** Opening DOCUMENT PASSAGE block **

Gene set overrepresentation and semantic analysis
The clusterprofiler package was used to conduct an overrepresentation test in the GO database [36]. The selected features for each metastatic location in each cancer type were translated into their associated GO biological process IDs using the bitr function in the clusterProfiler package [36]. The overrepresented GO biological pathways were passed to into the GoSemSim package and simplify enrichment package [37]. A similarity matrix of biological functions was made using the simplfyEnrichment package in R [38]. A heatmap was produced by clustering the similarity scores of the biological functions using the package default binary cut function. A Fisher’s exact test was conducted using the base GeneOverlap in R [35]. The background was changed from the human transcriptome to the GO database to account for the change in the search space [39]. The UpsetR package in R was used to display the bar graph of overlapping biological processes in the tumors seeding in matched locations [40]. All overlaps were tested between cancers metastasizing in similar organs.
Data availability and code
We used public data sets drawn from the TCGA database using the GDC data commons for this project and its analyses [41, 42]. We have provided all the custom computer code to produce these models.
Our code is currently available for view and use in a public Github repository: https://github.com/michaelSkaro/Classification_of_organotropic_metastases. The docker image containing all relevant environment variables, dependencies and a demo test data set is also made publicly available on docker hub and integrated into the Github actions. We have a documented wiki page that is available, demonstrating the installations, displays visualization and describes script usage within the pipeline.
We have provided a general usage script that runs the entire metastatic classification pipeline. At the command line it can be ran using the metastasis_pipeline.py script within the built docker container. We have provided a general usage feature selection pipeline Feature_selection.py. We have provided the organotropic features sets for all cancer types selected in this study in the Additional file 1: data tables. We have provided all enrichment and recapture code in the source code.

** Closing DOCUMENT PASSAGE block **
** Opening EXTRACTED DATA block **

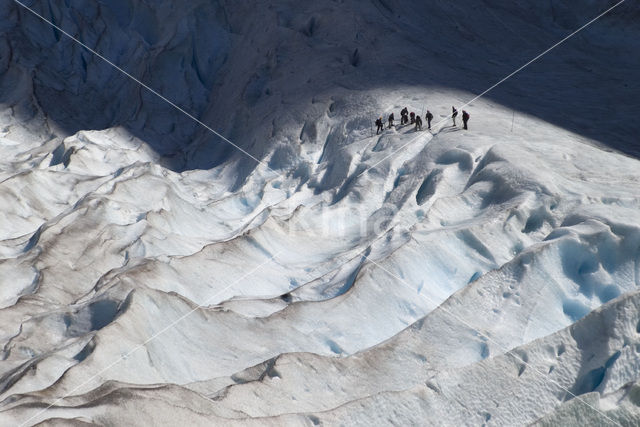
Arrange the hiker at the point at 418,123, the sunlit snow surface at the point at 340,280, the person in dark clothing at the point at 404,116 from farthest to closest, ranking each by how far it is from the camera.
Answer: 1. the person in dark clothing at the point at 404,116
2. the hiker at the point at 418,123
3. the sunlit snow surface at the point at 340,280

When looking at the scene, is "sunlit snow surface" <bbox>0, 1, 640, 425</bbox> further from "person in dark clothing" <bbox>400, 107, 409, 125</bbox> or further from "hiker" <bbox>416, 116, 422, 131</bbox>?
"person in dark clothing" <bbox>400, 107, 409, 125</bbox>

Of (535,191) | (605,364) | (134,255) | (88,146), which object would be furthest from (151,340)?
(88,146)

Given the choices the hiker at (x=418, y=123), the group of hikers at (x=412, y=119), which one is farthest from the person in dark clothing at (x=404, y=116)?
the hiker at (x=418, y=123)

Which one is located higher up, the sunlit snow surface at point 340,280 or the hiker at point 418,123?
the hiker at point 418,123

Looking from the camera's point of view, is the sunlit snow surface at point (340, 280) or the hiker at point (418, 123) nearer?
the sunlit snow surface at point (340, 280)

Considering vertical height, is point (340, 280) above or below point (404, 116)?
below

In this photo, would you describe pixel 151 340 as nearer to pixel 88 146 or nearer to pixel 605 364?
pixel 605 364

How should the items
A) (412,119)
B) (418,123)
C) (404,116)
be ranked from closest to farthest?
(418,123)
(412,119)
(404,116)

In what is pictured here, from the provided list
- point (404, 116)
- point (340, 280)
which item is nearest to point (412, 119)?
point (404, 116)

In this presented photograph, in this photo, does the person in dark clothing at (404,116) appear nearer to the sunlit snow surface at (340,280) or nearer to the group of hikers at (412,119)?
the group of hikers at (412,119)

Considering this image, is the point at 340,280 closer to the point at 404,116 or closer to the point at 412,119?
the point at 412,119
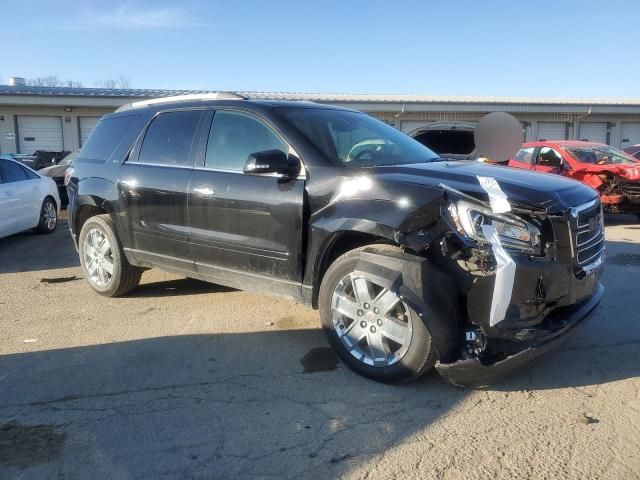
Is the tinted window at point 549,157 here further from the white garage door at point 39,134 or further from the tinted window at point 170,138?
the white garage door at point 39,134

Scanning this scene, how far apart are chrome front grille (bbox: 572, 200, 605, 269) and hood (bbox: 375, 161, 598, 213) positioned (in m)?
0.06

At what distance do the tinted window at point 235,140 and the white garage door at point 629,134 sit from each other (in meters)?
34.6

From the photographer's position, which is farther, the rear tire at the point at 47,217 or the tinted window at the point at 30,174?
the rear tire at the point at 47,217

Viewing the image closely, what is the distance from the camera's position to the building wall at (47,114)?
27.5 metres

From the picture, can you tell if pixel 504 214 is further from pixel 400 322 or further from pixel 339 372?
pixel 339 372

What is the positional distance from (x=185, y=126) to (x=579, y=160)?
8.80 m

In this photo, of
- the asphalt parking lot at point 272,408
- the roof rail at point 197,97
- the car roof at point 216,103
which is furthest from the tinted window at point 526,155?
the roof rail at point 197,97

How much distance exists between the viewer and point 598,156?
35.8 feet

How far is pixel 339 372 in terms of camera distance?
12.1 ft

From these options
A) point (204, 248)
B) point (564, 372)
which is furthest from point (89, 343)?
point (564, 372)

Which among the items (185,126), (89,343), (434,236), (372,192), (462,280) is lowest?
(89,343)

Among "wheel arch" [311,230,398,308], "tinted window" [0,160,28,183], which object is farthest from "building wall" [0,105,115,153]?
"wheel arch" [311,230,398,308]

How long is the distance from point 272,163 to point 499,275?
171cm

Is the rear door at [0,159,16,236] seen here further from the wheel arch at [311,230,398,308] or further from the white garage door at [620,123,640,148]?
the white garage door at [620,123,640,148]
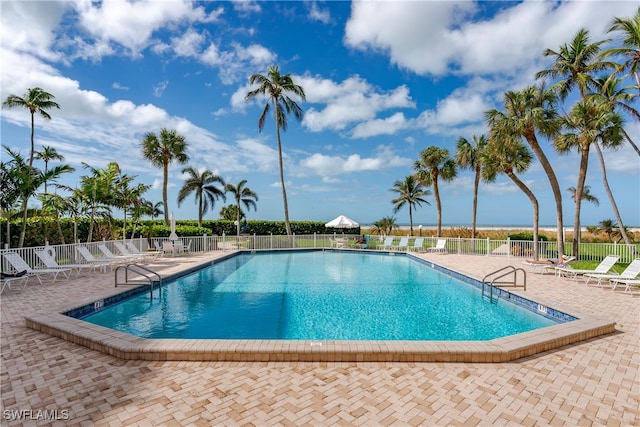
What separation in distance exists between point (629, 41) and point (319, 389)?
14709mm

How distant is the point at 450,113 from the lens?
2025 cm

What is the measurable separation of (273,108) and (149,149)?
9.64 m

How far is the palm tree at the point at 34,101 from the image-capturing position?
1477cm

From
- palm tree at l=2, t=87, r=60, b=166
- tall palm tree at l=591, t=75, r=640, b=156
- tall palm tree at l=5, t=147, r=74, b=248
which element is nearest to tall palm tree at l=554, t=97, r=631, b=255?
tall palm tree at l=591, t=75, r=640, b=156

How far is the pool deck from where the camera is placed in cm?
274

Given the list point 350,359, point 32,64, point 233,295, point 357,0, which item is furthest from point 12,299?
point 357,0

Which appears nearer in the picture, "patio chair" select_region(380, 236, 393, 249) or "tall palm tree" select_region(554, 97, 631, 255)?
"tall palm tree" select_region(554, 97, 631, 255)

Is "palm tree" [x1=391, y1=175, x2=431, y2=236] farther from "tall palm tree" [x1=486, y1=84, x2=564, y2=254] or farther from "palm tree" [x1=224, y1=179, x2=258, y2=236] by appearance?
"tall palm tree" [x1=486, y1=84, x2=564, y2=254]

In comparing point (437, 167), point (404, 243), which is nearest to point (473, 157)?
point (437, 167)

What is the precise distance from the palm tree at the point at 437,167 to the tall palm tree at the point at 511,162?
8.05m

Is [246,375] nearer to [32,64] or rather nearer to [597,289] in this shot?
[597,289]

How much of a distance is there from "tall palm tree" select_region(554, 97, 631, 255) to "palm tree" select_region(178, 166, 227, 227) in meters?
24.0

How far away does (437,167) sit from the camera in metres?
24.8

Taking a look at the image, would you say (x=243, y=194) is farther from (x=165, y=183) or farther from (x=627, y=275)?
(x=627, y=275)
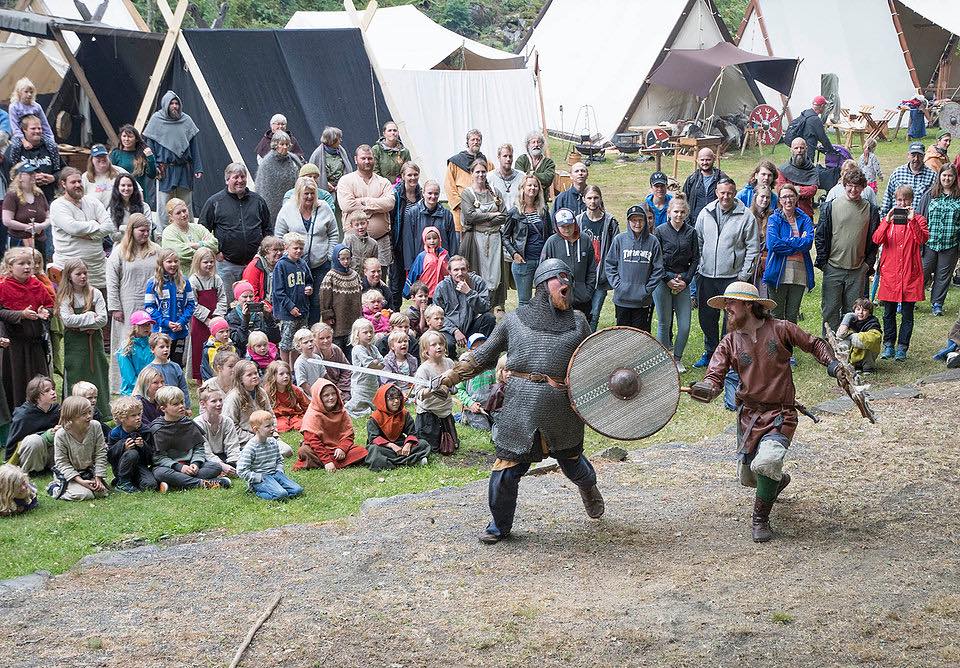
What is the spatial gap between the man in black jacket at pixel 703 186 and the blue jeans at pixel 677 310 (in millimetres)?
1278

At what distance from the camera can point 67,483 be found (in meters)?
8.27

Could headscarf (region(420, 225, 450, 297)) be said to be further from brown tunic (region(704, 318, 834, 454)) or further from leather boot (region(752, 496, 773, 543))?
leather boot (region(752, 496, 773, 543))

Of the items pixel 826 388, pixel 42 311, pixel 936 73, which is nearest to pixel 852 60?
pixel 936 73

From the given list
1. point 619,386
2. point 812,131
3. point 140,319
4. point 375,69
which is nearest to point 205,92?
point 375,69

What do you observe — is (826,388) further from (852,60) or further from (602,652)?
(852,60)

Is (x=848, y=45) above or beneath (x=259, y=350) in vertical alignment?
above

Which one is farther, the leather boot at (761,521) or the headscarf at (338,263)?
the headscarf at (338,263)

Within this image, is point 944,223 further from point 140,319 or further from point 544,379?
point 140,319

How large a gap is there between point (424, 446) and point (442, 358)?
0.82m

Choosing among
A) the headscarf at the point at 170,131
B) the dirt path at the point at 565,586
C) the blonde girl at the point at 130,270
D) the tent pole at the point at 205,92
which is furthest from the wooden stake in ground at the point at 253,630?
the tent pole at the point at 205,92

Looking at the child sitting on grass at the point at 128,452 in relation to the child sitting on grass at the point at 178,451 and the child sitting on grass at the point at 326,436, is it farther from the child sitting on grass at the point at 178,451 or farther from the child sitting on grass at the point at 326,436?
the child sitting on grass at the point at 326,436

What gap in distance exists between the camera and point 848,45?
24.0 metres

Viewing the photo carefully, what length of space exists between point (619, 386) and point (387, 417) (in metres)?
2.99

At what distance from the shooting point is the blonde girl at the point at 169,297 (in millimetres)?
10141
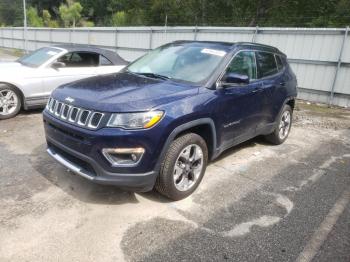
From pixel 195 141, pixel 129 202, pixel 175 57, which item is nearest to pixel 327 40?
pixel 175 57

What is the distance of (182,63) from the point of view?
175 inches

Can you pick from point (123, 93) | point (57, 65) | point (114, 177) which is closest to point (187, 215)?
point (114, 177)

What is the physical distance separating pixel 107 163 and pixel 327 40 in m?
9.16

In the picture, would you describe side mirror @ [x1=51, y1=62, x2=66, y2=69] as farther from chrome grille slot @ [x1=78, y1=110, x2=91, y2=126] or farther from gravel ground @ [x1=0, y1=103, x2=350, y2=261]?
chrome grille slot @ [x1=78, y1=110, x2=91, y2=126]

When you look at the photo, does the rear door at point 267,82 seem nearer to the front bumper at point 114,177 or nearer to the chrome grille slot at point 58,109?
the front bumper at point 114,177

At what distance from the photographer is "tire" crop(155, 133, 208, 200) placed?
3.56 m

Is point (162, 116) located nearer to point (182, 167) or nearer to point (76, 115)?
point (182, 167)

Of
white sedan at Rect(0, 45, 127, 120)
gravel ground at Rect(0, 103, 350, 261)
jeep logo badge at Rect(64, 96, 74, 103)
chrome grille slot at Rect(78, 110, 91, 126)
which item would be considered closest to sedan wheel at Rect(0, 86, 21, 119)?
white sedan at Rect(0, 45, 127, 120)

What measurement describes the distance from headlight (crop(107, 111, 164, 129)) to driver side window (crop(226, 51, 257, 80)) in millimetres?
1464

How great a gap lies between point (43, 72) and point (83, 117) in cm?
429

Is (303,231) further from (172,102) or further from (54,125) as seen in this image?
(54,125)

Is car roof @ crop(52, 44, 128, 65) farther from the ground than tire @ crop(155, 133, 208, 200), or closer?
farther from the ground

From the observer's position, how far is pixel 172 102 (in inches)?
138

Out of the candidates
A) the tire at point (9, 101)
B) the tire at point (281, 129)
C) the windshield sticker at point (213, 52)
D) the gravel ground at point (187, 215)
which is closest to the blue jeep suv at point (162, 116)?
the windshield sticker at point (213, 52)
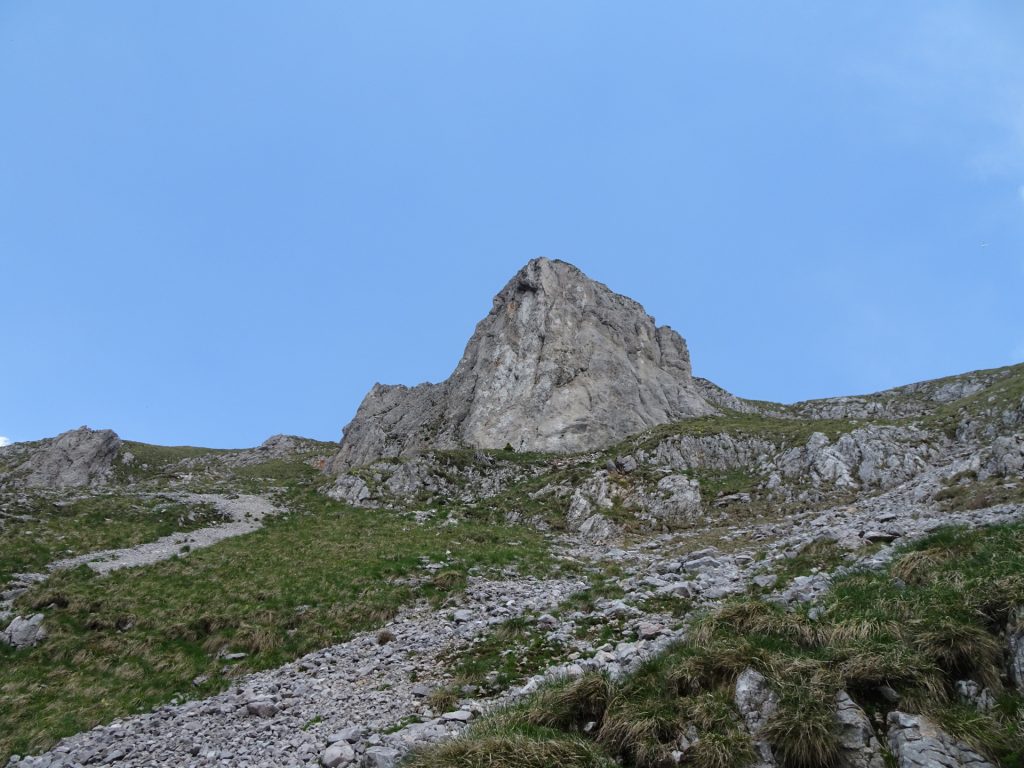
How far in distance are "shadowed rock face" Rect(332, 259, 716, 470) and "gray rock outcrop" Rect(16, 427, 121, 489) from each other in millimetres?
40685

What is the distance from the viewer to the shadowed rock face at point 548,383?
63.4m

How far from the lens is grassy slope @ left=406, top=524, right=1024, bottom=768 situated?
26.2 ft

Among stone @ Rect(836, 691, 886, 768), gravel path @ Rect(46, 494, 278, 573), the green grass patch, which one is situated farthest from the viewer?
gravel path @ Rect(46, 494, 278, 573)

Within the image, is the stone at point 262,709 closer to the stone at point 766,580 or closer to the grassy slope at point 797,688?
the grassy slope at point 797,688

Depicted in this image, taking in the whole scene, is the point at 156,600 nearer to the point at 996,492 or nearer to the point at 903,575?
the point at 903,575

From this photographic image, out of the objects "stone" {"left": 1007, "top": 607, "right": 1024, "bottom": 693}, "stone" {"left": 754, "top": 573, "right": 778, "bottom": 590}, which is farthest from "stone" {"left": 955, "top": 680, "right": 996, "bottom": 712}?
"stone" {"left": 754, "top": 573, "right": 778, "bottom": 590}

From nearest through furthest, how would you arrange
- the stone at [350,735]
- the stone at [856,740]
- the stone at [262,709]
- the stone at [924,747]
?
the stone at [924,747]
the stone at [856,740]
the stone at [350,735]
the stone at [262,709]

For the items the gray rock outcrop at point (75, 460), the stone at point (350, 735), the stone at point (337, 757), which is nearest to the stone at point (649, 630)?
the stone at point (350, 735)

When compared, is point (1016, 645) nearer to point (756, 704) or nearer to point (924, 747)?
point (924, 747)

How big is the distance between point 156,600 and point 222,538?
13725mm

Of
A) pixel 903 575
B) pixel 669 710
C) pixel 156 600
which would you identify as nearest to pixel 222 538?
pixel 156 600

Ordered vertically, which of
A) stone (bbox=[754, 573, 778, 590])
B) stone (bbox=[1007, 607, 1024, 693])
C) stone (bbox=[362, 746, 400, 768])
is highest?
stone (bbox=[1007, 607, 1024, 693])

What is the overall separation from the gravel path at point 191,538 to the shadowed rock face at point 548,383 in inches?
738

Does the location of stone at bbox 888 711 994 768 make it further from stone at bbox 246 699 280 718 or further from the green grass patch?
the green grass patch
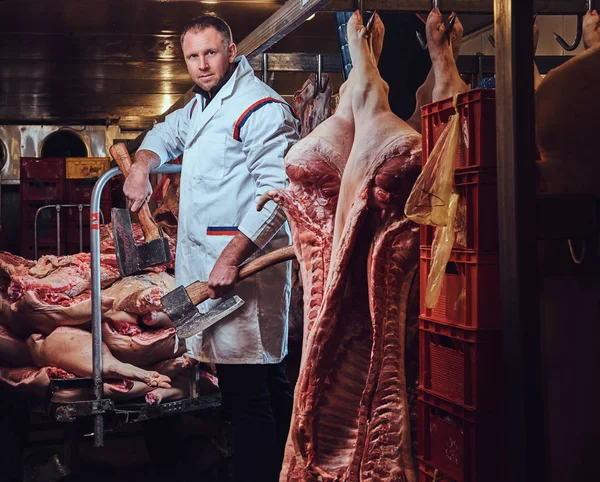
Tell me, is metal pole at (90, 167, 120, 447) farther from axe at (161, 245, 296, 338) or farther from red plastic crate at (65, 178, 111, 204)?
red plastic crate at (65, 178, 111, 204)

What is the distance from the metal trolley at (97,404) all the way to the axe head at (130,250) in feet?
0.38

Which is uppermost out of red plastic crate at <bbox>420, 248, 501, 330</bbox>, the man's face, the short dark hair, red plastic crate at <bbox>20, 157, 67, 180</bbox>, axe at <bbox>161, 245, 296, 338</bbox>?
red plastic crate at <bbox>20, 157, 67, 180</bbox>

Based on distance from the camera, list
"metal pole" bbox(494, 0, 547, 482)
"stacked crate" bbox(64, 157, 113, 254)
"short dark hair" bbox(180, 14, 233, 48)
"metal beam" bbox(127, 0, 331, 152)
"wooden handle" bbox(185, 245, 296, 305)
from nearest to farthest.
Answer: "metal pole" bbox(494, 0, 547, 482), "metal beam" bbox(127, 0, 331, 152), "wooden handle" bbox(185, 245, 296, 305), "short dark hair" bbox(180, 14, 233, 48), "stacked crate" bbox(64, 157, 113, 254)

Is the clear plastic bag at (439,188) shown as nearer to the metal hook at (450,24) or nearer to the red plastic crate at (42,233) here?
the metal hook at (450,24)

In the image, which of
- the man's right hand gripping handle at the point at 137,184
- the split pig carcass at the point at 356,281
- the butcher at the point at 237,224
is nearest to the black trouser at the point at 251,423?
the butcher at the point at 237,224

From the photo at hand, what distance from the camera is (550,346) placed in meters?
2.54

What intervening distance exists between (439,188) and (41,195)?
1270 centimetres

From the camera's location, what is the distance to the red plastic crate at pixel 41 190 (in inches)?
564

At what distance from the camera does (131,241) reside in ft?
16.5

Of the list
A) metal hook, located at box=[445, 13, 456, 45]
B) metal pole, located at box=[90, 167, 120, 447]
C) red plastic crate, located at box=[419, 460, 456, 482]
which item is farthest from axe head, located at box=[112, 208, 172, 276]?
red plastic crate, located at box=[419, 460, 456, 482]

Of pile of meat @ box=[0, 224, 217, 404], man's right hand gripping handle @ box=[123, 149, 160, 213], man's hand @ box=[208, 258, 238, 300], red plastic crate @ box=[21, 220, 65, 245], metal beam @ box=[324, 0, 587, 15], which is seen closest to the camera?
metal beam @ box=[324, 0, 587, 15]

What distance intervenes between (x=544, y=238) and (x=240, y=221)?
2068 mm

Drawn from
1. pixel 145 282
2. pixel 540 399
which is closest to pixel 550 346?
pixel 540 399

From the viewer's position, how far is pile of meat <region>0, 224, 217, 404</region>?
17.2 ft
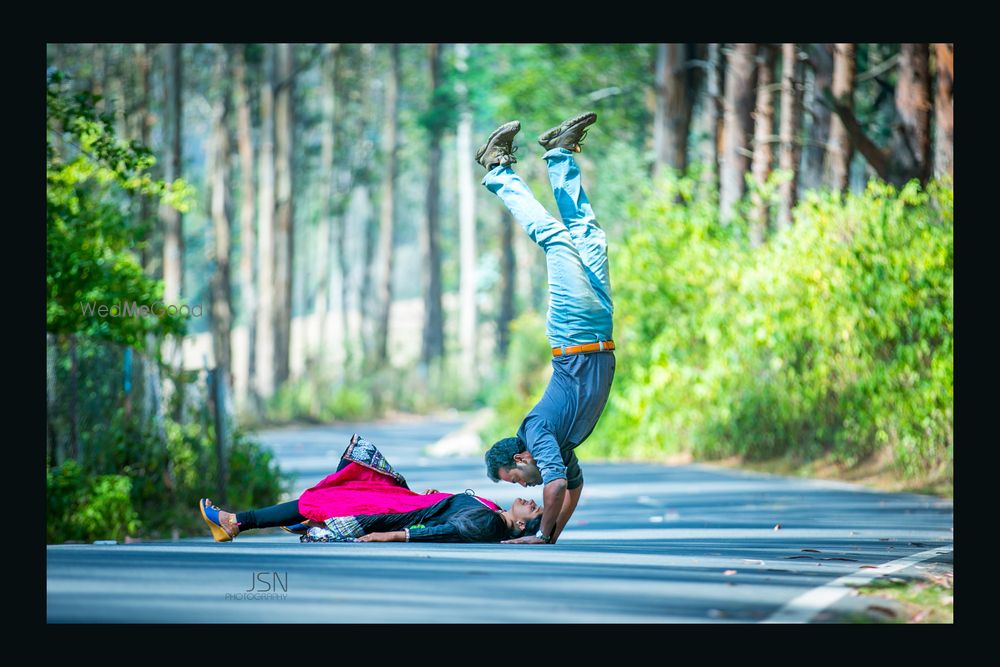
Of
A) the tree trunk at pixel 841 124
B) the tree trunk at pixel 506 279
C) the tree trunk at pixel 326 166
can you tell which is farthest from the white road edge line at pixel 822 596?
the tree trunk at pixel 506 279

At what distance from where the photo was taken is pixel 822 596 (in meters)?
7.58

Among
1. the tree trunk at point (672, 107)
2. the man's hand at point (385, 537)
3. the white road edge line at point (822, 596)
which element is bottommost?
the white road edge line at point (822, 596)

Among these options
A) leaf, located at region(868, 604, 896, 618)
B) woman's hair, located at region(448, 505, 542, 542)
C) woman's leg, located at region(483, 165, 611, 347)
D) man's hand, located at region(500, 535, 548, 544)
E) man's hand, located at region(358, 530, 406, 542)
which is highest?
woman's leg, located at region(483, 165, 611, 347)

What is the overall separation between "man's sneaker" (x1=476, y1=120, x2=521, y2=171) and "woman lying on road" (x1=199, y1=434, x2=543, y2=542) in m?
1.95

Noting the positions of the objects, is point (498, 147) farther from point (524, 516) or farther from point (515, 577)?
point (515, 577)

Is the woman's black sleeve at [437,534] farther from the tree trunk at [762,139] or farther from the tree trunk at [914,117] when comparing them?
the tree trunk at [762,139]

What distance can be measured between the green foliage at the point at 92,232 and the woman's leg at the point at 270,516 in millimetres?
4253

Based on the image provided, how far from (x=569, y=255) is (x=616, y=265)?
12104mm

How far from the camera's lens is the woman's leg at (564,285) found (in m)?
9.68

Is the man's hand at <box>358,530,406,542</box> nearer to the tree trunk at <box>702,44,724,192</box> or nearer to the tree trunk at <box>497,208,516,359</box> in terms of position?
the tree trunk at <box>702,44,724,192</box>

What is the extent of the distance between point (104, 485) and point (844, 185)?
11967mm

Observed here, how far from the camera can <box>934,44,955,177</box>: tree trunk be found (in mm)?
17484

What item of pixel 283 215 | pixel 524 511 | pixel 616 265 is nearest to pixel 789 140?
pixel 616 265

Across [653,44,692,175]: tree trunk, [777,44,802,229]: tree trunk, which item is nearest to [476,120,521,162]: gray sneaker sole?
[777,44,802,229]: tree trunk
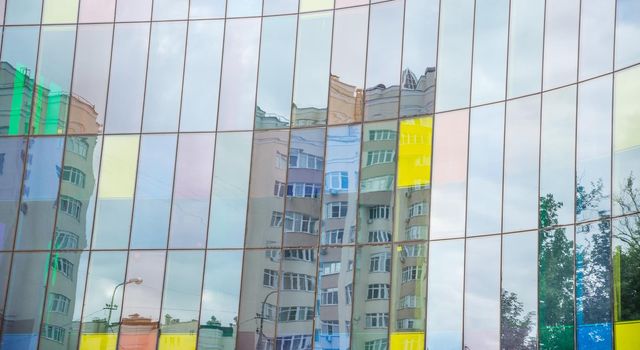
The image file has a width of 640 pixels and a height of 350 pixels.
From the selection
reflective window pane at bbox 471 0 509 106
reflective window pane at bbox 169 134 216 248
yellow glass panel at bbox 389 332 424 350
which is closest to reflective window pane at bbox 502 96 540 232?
reflective window pane at bbox 471 0 509 106

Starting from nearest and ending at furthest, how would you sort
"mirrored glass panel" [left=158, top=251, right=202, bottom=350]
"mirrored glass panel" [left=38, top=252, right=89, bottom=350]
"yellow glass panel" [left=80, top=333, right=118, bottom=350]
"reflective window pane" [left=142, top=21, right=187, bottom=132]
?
"mirrored glass panel" [left=158, top=251, right=202, bottom=350] → "yellow glass panel" [left=80, top=333, right=118, bottom=350] → "mirrored glass panel" [left=38, top=252, right=89, bottom=350] → "reflective window pane" [left=142, top=21, right=187, bottom=132]

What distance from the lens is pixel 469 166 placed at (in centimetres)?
2930

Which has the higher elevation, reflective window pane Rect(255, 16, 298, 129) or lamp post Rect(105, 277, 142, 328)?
reflective window pane Rect(255, 16, 298, 129)

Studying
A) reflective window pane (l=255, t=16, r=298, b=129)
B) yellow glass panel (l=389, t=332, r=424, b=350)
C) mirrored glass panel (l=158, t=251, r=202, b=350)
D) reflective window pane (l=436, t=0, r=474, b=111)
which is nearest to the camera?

** Closing EXTRACTED DATA block **

● **ASSIGNMENT**
Please transcribe the stretch of the gene set analysis passage that opens with the words "Data availability and" and ends after the words "produce these models.", keeping every word unchanged.

● **RESULT**
Data availability and code
We used public data sets drawn from the TCGA database using the GDC data commons for this project and its analyses [41, 42]. We have provided all the custom computer code to produce these models.